▶ What is asked:
All the data below goes into the copy word for word, but the pictures don't.

▶ Data lines:
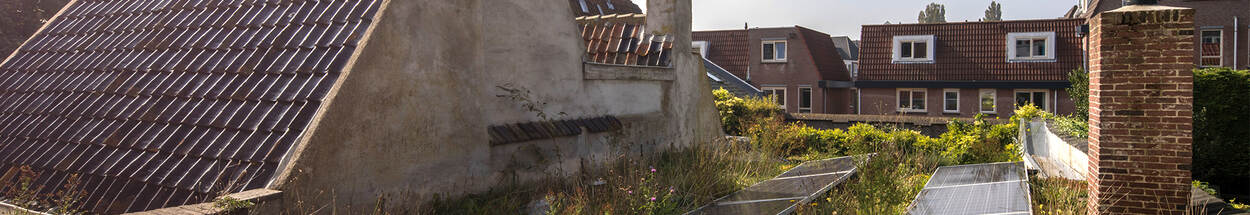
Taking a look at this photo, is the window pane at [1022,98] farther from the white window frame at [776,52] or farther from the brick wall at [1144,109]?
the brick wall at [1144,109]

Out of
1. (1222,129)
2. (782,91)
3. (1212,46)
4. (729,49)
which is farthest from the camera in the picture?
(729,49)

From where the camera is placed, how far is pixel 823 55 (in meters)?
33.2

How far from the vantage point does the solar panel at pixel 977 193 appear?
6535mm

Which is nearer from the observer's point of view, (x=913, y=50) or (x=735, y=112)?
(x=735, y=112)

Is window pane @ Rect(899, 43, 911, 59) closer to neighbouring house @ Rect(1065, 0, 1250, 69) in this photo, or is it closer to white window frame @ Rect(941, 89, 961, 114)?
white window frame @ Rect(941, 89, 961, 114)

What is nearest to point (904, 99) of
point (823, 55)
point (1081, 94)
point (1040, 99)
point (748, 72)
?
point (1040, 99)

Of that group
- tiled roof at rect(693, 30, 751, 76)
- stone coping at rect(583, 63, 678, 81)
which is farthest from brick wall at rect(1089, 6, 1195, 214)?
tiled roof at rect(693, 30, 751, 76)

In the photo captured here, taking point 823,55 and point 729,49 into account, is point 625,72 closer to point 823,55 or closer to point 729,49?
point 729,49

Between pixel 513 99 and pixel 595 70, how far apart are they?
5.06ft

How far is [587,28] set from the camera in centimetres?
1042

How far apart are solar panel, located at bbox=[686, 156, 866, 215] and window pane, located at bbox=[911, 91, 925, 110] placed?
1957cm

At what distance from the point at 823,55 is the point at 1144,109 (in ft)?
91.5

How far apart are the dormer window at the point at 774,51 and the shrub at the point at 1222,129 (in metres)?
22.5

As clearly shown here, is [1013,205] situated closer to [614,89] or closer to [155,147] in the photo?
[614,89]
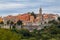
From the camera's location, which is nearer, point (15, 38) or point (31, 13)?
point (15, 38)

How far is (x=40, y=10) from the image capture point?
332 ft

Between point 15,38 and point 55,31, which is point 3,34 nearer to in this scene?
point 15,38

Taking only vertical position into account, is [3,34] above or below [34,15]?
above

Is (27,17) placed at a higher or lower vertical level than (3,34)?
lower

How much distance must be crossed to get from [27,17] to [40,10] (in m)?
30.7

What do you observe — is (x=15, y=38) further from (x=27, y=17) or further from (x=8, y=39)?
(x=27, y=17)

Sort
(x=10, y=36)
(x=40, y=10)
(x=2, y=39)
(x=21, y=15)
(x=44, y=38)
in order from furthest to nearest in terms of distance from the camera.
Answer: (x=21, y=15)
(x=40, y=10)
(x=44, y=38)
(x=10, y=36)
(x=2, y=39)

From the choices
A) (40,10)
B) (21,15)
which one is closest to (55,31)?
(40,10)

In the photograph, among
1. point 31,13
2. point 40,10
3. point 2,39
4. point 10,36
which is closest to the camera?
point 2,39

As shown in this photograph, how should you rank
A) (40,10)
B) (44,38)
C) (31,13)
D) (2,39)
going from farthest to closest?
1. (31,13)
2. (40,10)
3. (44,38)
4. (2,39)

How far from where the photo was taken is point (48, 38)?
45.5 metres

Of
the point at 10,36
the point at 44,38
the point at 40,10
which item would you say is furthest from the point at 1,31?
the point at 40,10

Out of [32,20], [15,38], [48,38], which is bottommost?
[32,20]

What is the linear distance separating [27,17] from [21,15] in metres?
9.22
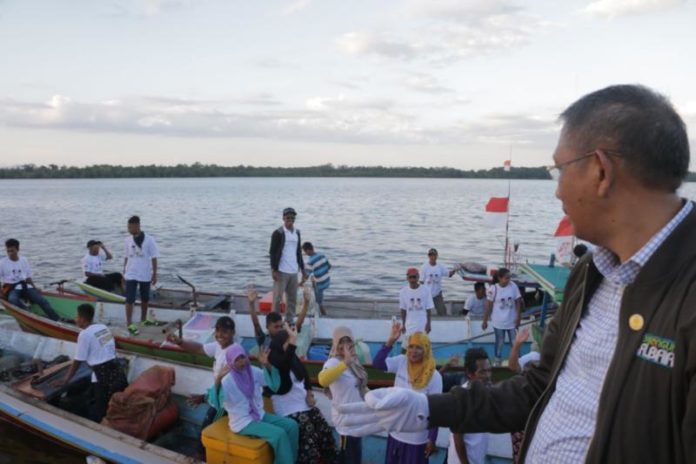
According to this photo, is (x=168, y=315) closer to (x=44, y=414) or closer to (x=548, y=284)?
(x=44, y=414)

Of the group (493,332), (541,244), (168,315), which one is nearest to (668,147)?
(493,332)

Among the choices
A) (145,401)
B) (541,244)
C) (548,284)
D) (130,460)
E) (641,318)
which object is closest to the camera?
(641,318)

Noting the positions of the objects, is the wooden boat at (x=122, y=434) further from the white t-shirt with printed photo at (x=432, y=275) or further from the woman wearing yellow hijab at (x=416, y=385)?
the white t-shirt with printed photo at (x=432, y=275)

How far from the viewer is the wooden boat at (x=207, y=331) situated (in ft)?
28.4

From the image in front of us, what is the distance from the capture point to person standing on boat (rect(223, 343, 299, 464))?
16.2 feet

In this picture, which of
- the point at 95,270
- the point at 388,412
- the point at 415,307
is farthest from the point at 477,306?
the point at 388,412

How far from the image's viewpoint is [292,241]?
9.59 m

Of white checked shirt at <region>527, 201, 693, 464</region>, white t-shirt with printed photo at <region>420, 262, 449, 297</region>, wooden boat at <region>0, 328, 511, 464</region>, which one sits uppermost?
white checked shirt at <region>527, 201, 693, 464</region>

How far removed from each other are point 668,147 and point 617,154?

▶ Output for this task:
Taking a look at this photo, is the window pane at [1022,98] farther from the white window frame at [776,52] or farther from the brick wall at [1144,109]?
the brick wall at [1144,109]

Out of
1. (1222,129)
2. (782,91)
3. (1212,46)
4. (729,49)
which is farthest from the camera in the picture?
(729,49)

From where the camera is placed, how far is pixel 823 55 (in meters)?
33.2

How far from the vantage point does the solar panel at pixel 977 193 appear?
6535mm

Which is nearer from the observer's point of view, (x=913, y=50) or (x=735, y=112)?
(x=735, y=112)

Is window pane @ Rect(899, 43, 911, 59) closer to neighbouring house @ Rect(1065, 0, 1250, 69) in this photo, or is it closer to white window frame @ Rect(941, 89, 961, 114)?
white window frame @ Rect(941, 89, 961, 114)

What is nearest to point (904, 99) of
point (823, 55)
point (1081, 94)
point (1040, 99)
point (748, 72)
?
point (1040, 99)

Of that group
- tiled roof at rect(693, 30, 751, 76)
- stone coping at rect(583, 63, 678, 81)
which is farthest from brick wall at rect(1089, 6, 1195, 214)?
tiled roof at rect(693, 30, 751, 76)

In the photo captured here, taking point 823,55 and point 729,49 into account, is point 625,72 closer to point 823,55 or closer to point 729,49?
point 729,49

Between pixel 513 99 and pixel 595 70, how far apart are they?
5.06ft

How far is [587,28] set from the camera in centimetres?
1042

How far apart are solar panel, located at bbox=[686, 156, 866, 215] and window pane, located at bbox=[911, 91, 925, 110] placed?
1957cm

At what distance from the point at 823,55 is the point at 1144,109 (in ft)?
91.5

How far apart are the dormer window at the point at 774,51 and the shrub at the point at 1222,129 (in metres)?
22.5

As clearly shown here, is [1013,205] situated closer to [614,89] or closer to [155,147] in the photo?
[614,89]
From the camera's location, which is nearer, point (15, 38) or point (31, 13)?
point (15, 38)

How far is (x=40, y=10) from the image capture point?
332 ft

Between point 15,38 and point 55,31, which is point 3,34 nearer to in this scene?
point 15,38

Taking only vertical position into account, is [3,34] above or below [34,15]?
above

Is (27,17) placed at a higher or lower vertical level than (3,34)?
lower

How much distance must be crossed to get from [27,17] to [40,10] (in m)?
30.7

What do you observe — is (x=15, y=38) further from (x=27, y=17) or further from (x=8, y=39)?
(x=27, y=17)

Sort
(x=10, y=36)
(x=40, y=10)
(x=2, y=39)
(x=21, y=15)
(x=44, y=38)
in order from furthest to nearest in terms of distance from the camera.
Answer: (x=21, y=15)
(x=40, y=10)
(x=44, y=38)
(x=10, y=36)
(x=2, y=39)

From the choices
A) (40,10)
B) (21,15)
which one is closest to (55,31)?
(40,10)

In the photograph, among
1. point 31,13
2. point 40,10
3. point 2,39
4. point 10,36
which is closest to the camera?
point 2,39

As shown in this photograph, how should you rank
A) (40,10)
B) (44,38)
C) (31,13)
D) (2,39)
going from farthest to closest?
1. (31,13)
2. (40,10)
3. (44,38)
4. (2,39)

How far from where the photo was taken is point (48, 38)?
45.5 metres

Of
the point at 10,36
the point at 44,38
the point at 40,10
which item would you say is furthest from the point at 1,31?
the point at 40,10

Out of [32,20], [15,38], [48,38], which is bottommost?
[32,20]

What is the linear distance separating [27,17] from [21,15] in metres?
9.22
According to this photo, is (x=168, y=315) closer to (x=44, y=414) or closer to (x=548, y=284)?
(x=44, y=414)

Of the group (493,332), (541,244), (168,315), which one is nearest to (668,147)?
(493,332)

Among the choices
A) (145,401)
B) (541,244)
C) (548,284)
D) (130,460)
E) (641,318)
which object is closest to the camera?
(641,318)

Noting the positions of the objects, is the wooden boat at (x=122, y=434) further from the white t-shirt with printed photo at (x=432, y=275) or further from the woman wearing yellow hijab at (x=416, y=385)?
the white t-shirt with printed photo at (x=432, y=275)

How far from the viewer is the wooden boat at (x=207, y=331) situated (in ft)?
28.4

From the image in front of us, what is the distance from the capture point to person standing on boat (rect(223, 343, 299, 464))?
16.2 feet

In this picture, which of
- the point at 95,270
- the point at 388,412
- the point at 415,307
is farthest from the point at 477,306?
the point at 388,412

How far from the image's viewpoint is [292,241]?
9.59 m

Of white checked shirt at <region>527, 201, 693, 464</region>, white t-shirt with printed photo at <region>420, 262, 449, 297</region>, wooden boat at <region>0, 328, 511, 464</region>, which one sits uppermost?
white checked shirt at <region>527, 201, 693, 464</region>

How far removed from each other are point 668,147 and point 617,154?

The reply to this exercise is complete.